Die Mibrag lasse derzeit Gutachten für eine Umweltverträglichkeitsprüfung anfertigen, dann solle die bergrechtliche Genehmigung für die Erweiterung des Tagebaus beantragt werden. Erst wenn die erteilt wird, könnte Hausner dagegen klagen. Er ist fest entschlossen, das auch zu tun. Denn auch ihn überzeugt das Argument vom vermeintlichen Gemeinwohl nicht. Im Gegenteil: Die von der Bundesregierung eingesetzte Kohlekommission sei gerade erst zu dem Schluss gekommen, der Kohleausstieg in Deutschland müsse bis 2038 abgeschlossen sein. Für den Tagebau bei Pödelwitz sei eine Laufzeit bis 2040 genehmigt - eine Erweiterung sei absolut nicht nötig. Hausner vermutet ein ganz anderes Kalkül hinter den Erweiterungsplänen: Genau wie die Atomindustrie die Bundesrepublik nach dem Atomausstieg auf Entschädigungszahlungen verklagt habe, wolle wohl die Kohleindustrie jetzt so viel Geld wie möglich mitnehmen. Hausner hat deshalb eine Petition gestartet, in der er fordert, dass "die Enteignungsparagraphen §77 bis §83 im Bundesberggesetz explizit für die Braunkohleförderung in Deutschland, zur Absicherung der Sozialverträglichkeit aller Menschen in den Revieren, komplett außer Kraft gesetzt werden".

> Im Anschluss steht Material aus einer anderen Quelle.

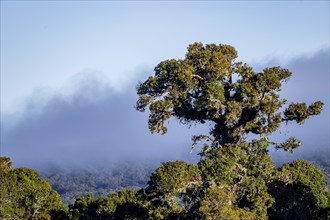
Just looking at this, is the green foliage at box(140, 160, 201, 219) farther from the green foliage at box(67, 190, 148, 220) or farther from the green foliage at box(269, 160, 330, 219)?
the green foliage at box(269, 160, 330, 219)

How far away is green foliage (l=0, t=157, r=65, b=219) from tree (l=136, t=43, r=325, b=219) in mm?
20092

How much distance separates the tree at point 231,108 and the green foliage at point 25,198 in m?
20.1

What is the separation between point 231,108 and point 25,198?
91.0ft

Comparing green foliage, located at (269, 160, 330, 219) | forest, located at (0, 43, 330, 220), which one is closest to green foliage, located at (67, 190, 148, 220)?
forest, located at (0, 43, 330, 220)

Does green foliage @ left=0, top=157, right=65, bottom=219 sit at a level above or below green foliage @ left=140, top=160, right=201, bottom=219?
above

Kohlekompromiss In den Überlegungen der Kohlekommission sei es vor allem um die Belange der Unternehmen gegangen. Zu den Menschen in den Braunkohleregionen gehörten aber auch jene, die von erzwungenen Umsiedlungen zum Zwecke des Braunkohleabbaus mit direkten Auswirkungen auf ihr Eigentum betroffen sind. "Wenn man durch die Arbeit der Kommission die Sozialverträglichkeit der Beschäftigten in der Kohleindustrie absichern muss, dann ist es absolut notwendig, diese Sozialverträglichkeit auch für alle anderen Menschen in den Braunkohlerevieren zu gewährleisten." Mehr als 110.000 Menschen haben die Petition bisher unterschrieben. Hausner, der inzwischen die Bürgerinitiative "Pro Pödelwitz" gegründet hat, will in jedem Fall weiterkämpfen.

Damit ist er nicht allein. Er sehe einen "Bewusstseinswandel", sagt der Rechtsanwalt Dirk Teßmer. Er vertritt seit vielen Jahren Bürger und Umweltschutzinitiativen, die sich gegen Enteignungen wehren.

Gerade hat er im Auftrag des Bundes für Umwelt und Naturschutz Deutschland (BUND) ein Gutachten vorgelegt, nach dem es verfassungswidrig wäre, Grundstücke zu enteignen, um die Tagebaue Garzweiler II und Hambach im Umfang der Planungen des RWE-Konzerns weiterzuführen. Es gebe "kein juristisches Argument mehr für Zwangsenteignungen", denn das Allgemeinwohl, das als Argument für die Braunkohlenutzung herbeigezogen würde, weil sonst die Energieversorgung nicht mehr gesichert sei, gelte nicht mehr.

Die festgelegten Klimaschutzziele und die Ergebnisse der Kohlekommission würden zu einer Halbierung der erforderlichen Fördermenge im Rheinischen Braunkohlerevier führen. "Diese Kohle kann gewonnen werden, ohne dass ein einziges Haus in den Dörfern abgerissen oder der Hambacher Forst gerodet werden muss", erklärt Teßmer. Im Zuge der Diskussionen um Klimaschutz und Kohleausstieg seien Bürger noch entschlossener, sich zu wehren. Das würden wohl auch Jens Gebke und Jens Hausner so unterschreiben. Sie jedenfalls wollen ihr Eigentum nicht kampflos hergeben.